Il était tout près de minuit. La chaleur se faisait suffocante dans la salle où des relents de gros tabac, de graillon et d’eau-de-vie flottaient dans l’air enfumé.

Cette pièce, la plus vaste de l’auberge du Cheval-Borgne, servait depuis trois ans de lieu de réunion à un groupe révolutionnaire composé des représentants du sans-culottisme le plus pur.

La maison elle-même était située dans une de ces rues sordides du quartier Saint-Séverin, véritable coupe-gorge bordé de maisons dont les étages en saillie se rejoignaient presque à la hauteur des toits, privant ainsi leurs malheureux habitants d’air, de soleil et de lumière. Le Cheval-Borgne était une des demeures les moins engageantes de cette rue mal famée.
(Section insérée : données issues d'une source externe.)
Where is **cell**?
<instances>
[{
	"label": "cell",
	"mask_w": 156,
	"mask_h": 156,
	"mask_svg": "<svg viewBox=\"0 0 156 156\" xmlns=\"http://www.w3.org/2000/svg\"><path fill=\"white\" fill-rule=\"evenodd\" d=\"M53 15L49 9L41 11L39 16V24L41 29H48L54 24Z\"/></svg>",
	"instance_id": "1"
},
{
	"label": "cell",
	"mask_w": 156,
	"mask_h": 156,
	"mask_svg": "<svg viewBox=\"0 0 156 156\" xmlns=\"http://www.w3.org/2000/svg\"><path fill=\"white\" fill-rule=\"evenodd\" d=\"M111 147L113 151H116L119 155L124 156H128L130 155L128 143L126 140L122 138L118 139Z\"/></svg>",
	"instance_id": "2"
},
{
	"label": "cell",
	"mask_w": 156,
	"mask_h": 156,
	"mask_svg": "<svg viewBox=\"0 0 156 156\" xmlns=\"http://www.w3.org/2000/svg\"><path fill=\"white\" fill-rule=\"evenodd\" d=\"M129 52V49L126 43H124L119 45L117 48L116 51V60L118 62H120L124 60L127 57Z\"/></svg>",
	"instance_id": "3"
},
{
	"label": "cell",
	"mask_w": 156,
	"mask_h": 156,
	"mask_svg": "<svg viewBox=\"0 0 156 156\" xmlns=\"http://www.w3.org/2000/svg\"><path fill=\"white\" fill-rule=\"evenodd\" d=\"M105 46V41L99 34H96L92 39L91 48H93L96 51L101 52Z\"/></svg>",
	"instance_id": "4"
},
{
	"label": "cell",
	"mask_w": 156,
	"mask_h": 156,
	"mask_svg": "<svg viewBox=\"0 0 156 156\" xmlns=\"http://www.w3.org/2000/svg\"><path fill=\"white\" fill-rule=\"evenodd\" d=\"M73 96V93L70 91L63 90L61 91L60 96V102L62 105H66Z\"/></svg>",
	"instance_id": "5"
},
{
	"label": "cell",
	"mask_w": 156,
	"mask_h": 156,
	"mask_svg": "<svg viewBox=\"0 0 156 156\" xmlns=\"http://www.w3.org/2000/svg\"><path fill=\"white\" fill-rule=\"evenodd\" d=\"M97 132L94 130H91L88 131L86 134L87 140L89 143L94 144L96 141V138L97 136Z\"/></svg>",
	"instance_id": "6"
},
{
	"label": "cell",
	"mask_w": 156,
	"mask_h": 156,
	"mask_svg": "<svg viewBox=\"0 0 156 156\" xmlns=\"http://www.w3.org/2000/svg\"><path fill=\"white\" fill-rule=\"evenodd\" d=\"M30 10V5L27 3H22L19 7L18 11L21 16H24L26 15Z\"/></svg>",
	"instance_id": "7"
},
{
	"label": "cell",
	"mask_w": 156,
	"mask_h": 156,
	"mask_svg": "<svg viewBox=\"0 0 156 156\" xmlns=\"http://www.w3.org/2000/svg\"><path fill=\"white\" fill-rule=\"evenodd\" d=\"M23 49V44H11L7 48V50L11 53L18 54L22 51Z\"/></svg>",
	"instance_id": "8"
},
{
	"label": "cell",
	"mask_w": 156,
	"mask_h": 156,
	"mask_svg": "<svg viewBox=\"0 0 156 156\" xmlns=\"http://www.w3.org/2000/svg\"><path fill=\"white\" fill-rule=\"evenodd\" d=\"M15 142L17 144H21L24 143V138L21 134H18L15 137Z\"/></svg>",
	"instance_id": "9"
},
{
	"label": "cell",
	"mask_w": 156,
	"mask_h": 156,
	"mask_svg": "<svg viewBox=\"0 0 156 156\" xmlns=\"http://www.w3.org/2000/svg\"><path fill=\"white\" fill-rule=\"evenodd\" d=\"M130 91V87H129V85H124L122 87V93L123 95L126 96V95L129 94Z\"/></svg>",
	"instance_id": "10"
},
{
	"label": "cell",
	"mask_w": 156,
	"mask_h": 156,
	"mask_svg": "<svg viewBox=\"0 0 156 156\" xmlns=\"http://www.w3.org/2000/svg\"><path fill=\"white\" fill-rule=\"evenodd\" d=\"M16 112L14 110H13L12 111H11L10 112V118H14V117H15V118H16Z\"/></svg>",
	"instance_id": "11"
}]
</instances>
Le crépi de la façade se lézardait ; les murs, penchés en avant, semblaient se préparer à l’écroulement final ; les plafonds bas, soutenus par des poutres, étaient noircis par l’âge et la fumée.

Jadis, au temps du Grand Roi, l’auberge du Cheval-Borgne avait été célèbre par ses vastes celliers qui contenaient des vins rares et fameux, et souvent de jeunes et élégants gentilhommes quittaient les salons de bonne compagnie pour venir s’y offrir une joyeuse beuverie.
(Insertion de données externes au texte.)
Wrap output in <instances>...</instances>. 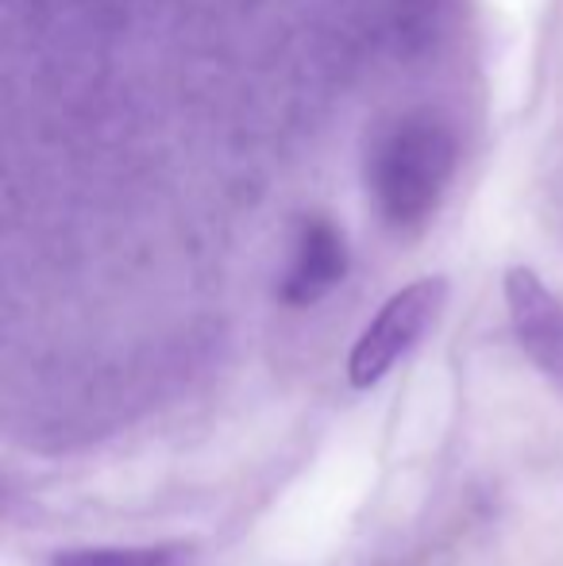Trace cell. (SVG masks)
Listing matches in <instances>:
<instances>
[{"mask_svg": "<svg viewBox=\"0 0 563 566\" xmlns=\"http://www.w3.org/2000/svg\"><path fill=\"white\" fill-rule=\"evenodd\" d=\"M448 301V282L444 277H417L402 285L386 305L371 316V324L359 332L352 355H347V381L355 389H371L409 355V350L432 332Z\"/></svg>", "mask_w": 563, "mask_h": 566, "instance_id": "cell-2", "label": "cell"}, {"mask_svg": "<svg viewBox=\"0 0 563 566\" xmlns=\"http://www.w3.org/2000/svg\"><path fill=\"white\" fill-rule=\"evenodd\" d=\"M459 166L456 127L432 108L402 113L367 150V193L390 231H417L432 220Z\"/></svg>", "mask_w": 563, "mask_h": 566, "instance_id": "cell-1", "label": "cell"}, {"mask_svg": "<svg viewBox=\"0 0 563 566\" xmlns=\"http://www.w3.org/2000/svg\"><path fill=\"white\" fill-rule=\"evenodd\" d=\"M505 308L529 363L563 389V301L529 266L505 270Z\"/></svg>", "mask_w": 563, "mask_h": 566, "instance_id": "cell-3", "label": "cell"}, {"mask_svg": "<svg viewBox=\"0 0 563 566\" xmlns=\"http://www.w3.org/2000/svg\"><path fill=\"white\" fill-rule=\"evenodd\" d=\"M352 266V251H347V235L329 217H301L298 235H293L290 266L282 274L279 297L290 308H309L324 301L340 282L347 277Z\"/></svg>", "mask_w": 563, "mask_h": 566, "instance_id": "cell-4", "label": "cell"}, {"mask_svg": "<svg viewBox=\"0 0 563 566\" xmlns=\"http://www.w3.org/2000/svg\"><path fill=\"white\" fill-rule=\"evenodd\" d=\"M186 544H139V547H74L54 555L51 566H186Z\"/></svg>", "mask_w": 563, "mask_h": 566, "instance_id": "cell-5", "label": "cell"}]
</instances>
Il n’en était plus de même en l’an 1793. L’auberge avait perdu son renom de jadis ; dans les sous-sols abandonnés les rats se donnaient libre carrière parmi les vieilles futailles poussiéreuses, tandis qu’à l’étage au-dessus se tenaient de louches conciliabules.

C’était le club dit « de la Fraternité » qui tenait ses assises au Cheval-Borgne. À condition qu’un membre de la société témoignât de son civisme, tout patriote avait la liberté d’entrer et de prendre part aux discussions. Le but que poursuivait le club était l’épuration de la République en général, et la suppression sommaire des ennemis du sans-culottisme en particulier. Les moyens employés pour y parvenir étaient principalement la délation, l’espionnage et la dénonciation.
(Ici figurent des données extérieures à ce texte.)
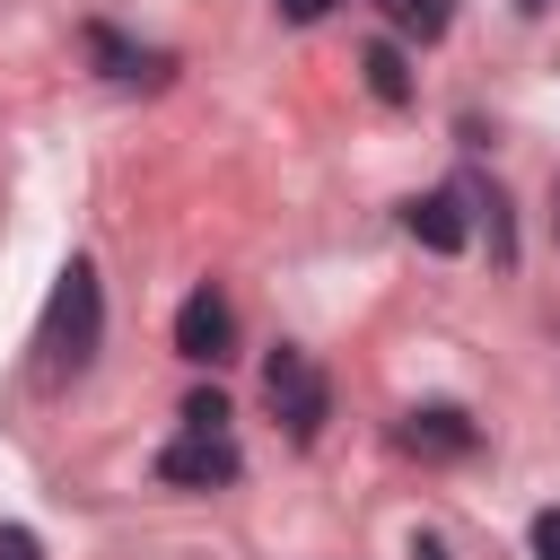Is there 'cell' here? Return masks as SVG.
I'll list each match as a JSON object with an SVG mask.
<instances>
[{"label": "cell", "mask_w": 560, "mask_h": 560, "mask_svg": "<svg viewBox=\"0 0 560 560\" xmlns=\"http://www.w3.org/2000/svg\"><path fill=\"white\" fill-rule=\"evenodd\" d=\"M0 560H44V551H35V534H26V525H0Z\"/></svg>", "instance_id": "7c38bea8"}, {"label": "cell", "mask_w": 560, "mask_h": 560, "mask_svg": "<svg viewBox=\"0 0 560 560\" xmlns=\"http://www.w3.org/2000/svg\"><path fill=\"white\" fill-rule=\"evenodd\" d=\"M324 9H332V0H280V18H289V26H315Z\"/></svg>", "instance_id": "4fadbf2b"}, {"label": "cell", "mask_w": 560, "mask_h": 560, "mask_svg": "<svg viewBox=\"0 0 560 560\" xmlns=\"http://www.w3.org/2000/svg\"><path fill=\"white\" fill-rule=\"evenodd\" d=\"M516 9H542V0H516Z\"/></svg>", "instance_id": "9a60e30c"}, {"label": "cell", "mask_w": 560, "mask_h": 560, "mask_svg": "<svg viewBox=\"0 0 560 560\" xmlns=\"http://www.w3.org/2000/svg\"><path fill=\"white\" fill-rule=\"evenodd\" d=\"M96 332H105L96 262H61V280H52V306H44V368H52V376H79V368L96 359Z\"/></svg>", "instance_id": "6da1fadb"}, {"label": "cell", "mask_w": 560, "mask_h": 560, "mask_svg": "<svg viewBox=\"0 0 560 560\" xmlns=\"http://www.w3.org/2000/svg\"><path fill=\"white\" fill-rule=\"evenodd\" d=\"M359 70H368V88H376L385 105H402V96H411V70H402V44H368V52H359Z\"/></svg>", "instance_id": "9c48e42d"}, {"label": "cell", "mask_w": 560, "mask_h": 560, "mask_svg": "<svg viewBox=\"0 0 560 560\" xmlns=\"http://www.w3.org/2000/svg\"><path fill=\"white\" fill-rule=\"evenodd\" d=\"M385 18H394V35H411V44H438L446 26H455V0H376Z\"/></svg>", "instance_id": "52a82bcc"}, {"label": "cell", "mask_w": 560, "mask_h": 560, "mask_svg": "<svg viewBox=\"0 0 560 560\" xmlns=\"http://www.w3.org/2000/svg\"><path fill=\"white\" fill-rule=\"evenodd\" d=\"M411 560H446V542H429V534H420V542H411Z\"/></svg>", "instance_id": "5bb4252c"}, {"label": "cell", "mask_w": 560, "mask_h": 560, "mask_svg": "<svg viewBox=\"0 0 560 560\" xmlns=\"http://www.w3.org/2000/svg\"><path fill=\"white\" fill-rule=\"evenodd\" d=\"M88 44H96V61H105L114 79H166V52H131L114 26H88Z\"/></svg>", "instance_id": "ba28073f"}, {"label": "cell", "mask_w": 560, "mask_h": 560, "mask_svg": "<svg viewBox=\"0 0 560 560\" xmlns=\"http://www.w3.org/2000/svg\"><path fill=\"white\" fill-rule=\"evenodd\" d=\"M551 219H560V210H551Z\"/></svg>", "instance_id": "2e32d148"}, {"label": "cell", "mask_w": 560, "mask_h": 560, "mask_svg": "<svg viewBox=\"0 0 560 560\" xmlns=\"http://www.w3.org/2000/svg\"><path fill=\"white\" fill-rule=\"evenodd\" d=\"M184 429H228V394H219V385L184 394Z\"/></svg>", "instance_id": "30bf717a"}, {"label": "cell", "mask_w": 560, "mask_h": 560, "mask_svg": "<svg viewBox=\"0 0 560 560\" xmlns=\"http://www.w3.org/2000/svg\"><path fill=\"white\" fill-rule=\"evenodd\" d=\"M402 446H411V455H464V446H472V420H464L455 402L402 411Z\"/></svg>", "instance_id": "8992f818"}, {"label": "cell", "mask_w": 560, "mask_h": 560, "mask_svg": "<svg viewBox=\"0 0 560 560\" xmlns=\"http://www.w3.org/2000/svg\"><path fill=\"white\" fill-rule=\"evenodd\" d=\"M534 560H560V508L534 516Z\"/></svg>", "instance_id": "8fae6325"}, {"label": "cell", "mask_w": 560, "mask_h": 560, "mask_svg": "<svg viewBox=\"0 0 560 560\" xmlns=\"http://www.w3.org/2000/svg\"><path fill=\"white\" fill-rule=\"evenodd\" d=\"M236 472H245V455L228 429H184L175 446H158V481H175V490H228Z\"/></svg>", "instance_id": "3957f363"}, {"label": "cell", "mask_w": 560, "mask_h": 560, "mask_svg": "<svg viewBox=\"0 0 560 560\" xmlns=\"http://www.w3.org/2000/svg\"><path fill=\"white\" fill-rule=\"evenodd\" d=\"M175 350H184L192 368H219V359L236 350V306H228L219 289H192V298L175 306Z\"/></svg>", "instance_id": "277c9868"}, {"label": "cell", "mask_w": 560, "mask_h": 560, "mask_svg": "<svg viewBox=\"0 0 560 560\" xmlns=\"http://www.w3.org/2000/svg\"><path fill=\"white\" fill-rule=\"evenodd\" d=\"M402 228H411L429 254H455V245H464V192H455V184L411 192V201H402Z\"/></svg>", "instance_id": "5b68a950"}, {"label": "cell", "mask_w": 560, "mask_h": 560, "mask_svg": "<svg viewBox=\"0 0 560 560\" xmlns=\"http://www.w3.org/2000/svg\"><path fill=\"white\" fill-rule=\"evenodd\" d=\"M262 402H271V420L298 438V446H315V429H324V368L306 359V350H271V368H262Z\"/></svg>", "instance_id": "7a4b0ae2"}]
</instances>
Les amis de la « Fraternité » ne perdaient pas leur temps et pouvaient se vanter d’avoir travaillé puissamment à garnir les prisons. Ils étaient deux ou trois douzaines qui se rencontraient régulièrement au Cheval-Borgne pour tenir conseil. Ils invoquaient sans cesse la liberté et déclamaient contre les tyrans et les oppresseurs du peuple, alors que leur domination se révélait cent fois plus oppressive que celle du tyran le plus exécrable.

C’était pour eux le temple de la liberté, cette salle sombre et humide que n’arrivaient point à aérer de petites fenêtres aux carreaux fendus. Sur le plancher, une épaisse couche de poussière amortissait le bruit des pas. Le mobilier se composait de chaises plus ou moins branlantes et de quelques tables faites avec des planches posées sur des tréteaux. Des tonneaux vides rangés le long du mur servaient de sièges, à l’occasion, lorsque la réunion était nombreuse.

La fumée de tabac et celle des chandelles de suif avaient mis partout une patine d’un gris jaunâtre. Sous le superbe bonnet phrygien d’un vermillon cru qui décorait le mur du fond, une main pieuse et malhabile avait charbonné quelques phrases célèbres de Marat, sous les auspices duquel le club s’était fondé.

Ce soir-là, une dizaine de membres à peine étaient réunis pour chercher quelles nouvelles proies il conviendrait de dépister afin d’en faire l’offrande à madame Guillotine.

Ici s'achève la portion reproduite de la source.